"I must be up early, Kathleen, to go to the hospital. Will you lend me a hat?"
"That I will."
"And an old coat? I'll send it back to you."
"Anything I have."
"Oh, Kathleen, do you think I'll get there in time? Shall I be too late?"
"There's the best of chances. Old folks have more strength than we give them credit for. Probably she'll be better again."
Hertha still clutched her friend's hand. "Do you remember the old Major, Kathleen, when he told me to keep out of the conflict?"
"Indeed I do. Wasn't he cross that evening!"
"I tried to follow his advice. I wanted not to fight, just to let things go the easiest way, but I couldn't."
Her friend, looking at her, thinking of the past and of the days to come, of the loneliness of a life among the whites and the tragic circumscription of a life among the colored, could find no comforting answer. She was face to face with a harder problem than any she had tried to solve. The machine, sucking the vitality of the child; the long day of toiling men and women; fierce, relentless competition; there were tools with which to battle against these; she had used them and in the end she and her comrades would conquer with them. But where were the tools with which to fight the base cruelty, the cheap conceit that left a boy on a hospital bed to-night bruised in body and spirit, and sent this gentle girl to her half-crazed with grief and pain?
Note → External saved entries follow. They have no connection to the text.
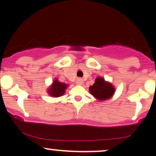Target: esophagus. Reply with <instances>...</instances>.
<instances>
[{
	"label": "esophagus",
	"instance_id": "1",
	"mask_svg": "<svg viewBox=\"0 0 156 156\" xmlns=\"http://www.w3.org/2000/svg\"><path fill=\"white\" fill-rule=\"evenodd\" d=\"M83 83V80L81 79V78H78L76 80V83L78 84V85H82Z\"/></svg>",
	"mask_w": 156,
	"mask_h": 156
}]
</instances>
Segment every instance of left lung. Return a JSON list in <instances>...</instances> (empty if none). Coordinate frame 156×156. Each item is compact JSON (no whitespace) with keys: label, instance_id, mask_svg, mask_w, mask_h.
Here are the masks:
<instances>
[{"label":"left lung","instance_id":"left-lung-1","mask_svg":"<svg viewBox=\"0 0 156 156\" xmlns=\"http://www.w3.org/2000/svg\"><path fill=\"white\" fill-rule=\"evenodd\" d=\"M89 92L96 99L103 101L112 98L115 92V89L112 83L106 82L101 77H98L94 83L89 87Z\"/></svg>","mask_w":156,"mask_h":156}]
</instances>
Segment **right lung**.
Returning <instances> with one entry per match:
<instances>
[{
  "label": "right lung",
  "instance_id": "obj_1",
  "mask_svg": "<svg viewBox=\"0 0 156 156\" xmlns=\"http://www.w3.org/2000/svg\"><path fill=\"white\" fill-rule=\"evenodd\" d=\"M67 87V84L61 83L58 80L55 79L53 80V83L51 84L50 88L48 89V93L52 97L58 98V97L63 95Z\"/></svg>",
  "mask_w": 156,
  "mask_h": 156
}]
</instances>
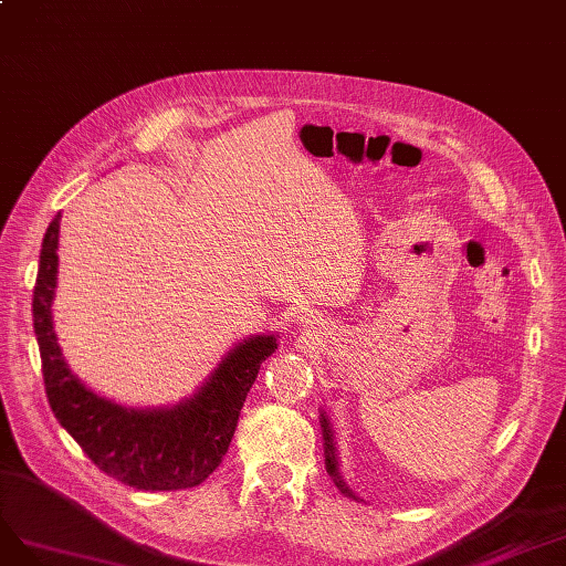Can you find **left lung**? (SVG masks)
<instances>
[{
	"instance_id": "1",
	"label": "left lung",
	"mask_w": 566,
	"mask_h": 566,
	"mask_svg": "<svg viewBox=\"0 0 566 566\" xmlns=\"http://www.w3.org/2000/svg\"><path fill=\"white\" fill-rule=\"evenodd\" d=\"M322 434H324V463H326V472L334 478L336 486L343 491L345 496H353V491L345 486V482L340 480V472H338V459H336V447H334V432H332V426H329V418H326V413L322 411Z\"/></svg>"
}]
</instances>
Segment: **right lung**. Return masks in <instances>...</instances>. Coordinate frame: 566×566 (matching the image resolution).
Masks as SVG:
<instances>
[{"instance_id": "right-lung-1", "label": "right lung", "mask_w": 566, "mask_h": 566, "mask_svg": "<svg viewBox=\"0 0 566 566\" xmlns=\"http://www.w3.org/2000/svg\"><path fill=\"white\" fill-rule=\"evenodd\" d=\"M61 213L49 223L32 322L38 336L44 388L53 416L75 437L105 475L143 491H176L202 484L221 465L261 364L275 353L277 338L251 336L223 357L192 397L169 409H126L111 402L70 371L53 332L51 301L59 280Z\"/></svg>"}]
</instances>
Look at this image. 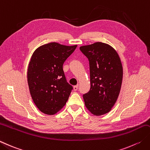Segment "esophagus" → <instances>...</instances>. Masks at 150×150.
Here are the masks:
<instances>
[{"mask_svg": "<svg viewBox=\"0 0 150 150\" xmlns=\"http://www.w3.org/2000/svg\"><path fill=\"white\" fill-rule=\"evenodd\" d=\"M78 90V86H73V90L77 91Z\"/></svg>", "mask_w": 150, "mask_h": 150, "instance_id": "obj_1", "label": "esophagus"}]
</instances>
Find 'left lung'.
<instances>
[{
    "instance_id": "obj_1",
    "label": "left lung",
    "mask_w": 150,
    "mask_h": 150,
    "mask_svg": "<svg viewBox=\"0 0 150 150\" xmlns=\"http://www.w3.org/2000/svg\"><path fill=\"white\" fill-rule=\"evenodd\" d=\"M89 60L90 89L83 95L85 106L95 116L110 112L120 94L123 67L118 52L102 42L80 47Z\"/></svg>"
}]
</instances>
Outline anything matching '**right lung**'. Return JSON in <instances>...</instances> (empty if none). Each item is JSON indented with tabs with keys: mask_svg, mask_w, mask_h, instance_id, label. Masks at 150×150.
I'll use <instances>...</instances> for the list:
<instances>
[{
	"mask_svg": "<svg viewBox=\"0 0 150 150\" xmlns=\"http://www.w3.org/2000/svg\"><path fill=\"white\" fill-rule=\"evenodd\" d=\"M77 47L51 42L39 47L32 54L28 84L32 100L42 112L54 115L68 100L73 87L67 83L63 64Z\"/></svg>",
	"mask_w": 150,
	"mask_h": 150,
	"instance_id": "1",
	"label": "right lung"
}]
</instances>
In the church? The persecutors of the black man were the pillars of the church. In the state? When the Negro was beaten or shot or lynched the state winked slyly at the white offender. In the working class? They were brothers of the blacks when they were hungry. An advantage won and they, too, persecuted the weak. Where then were the tools? Where, unless with the black men and women themselves; but if they took them up how unequal must be the battle!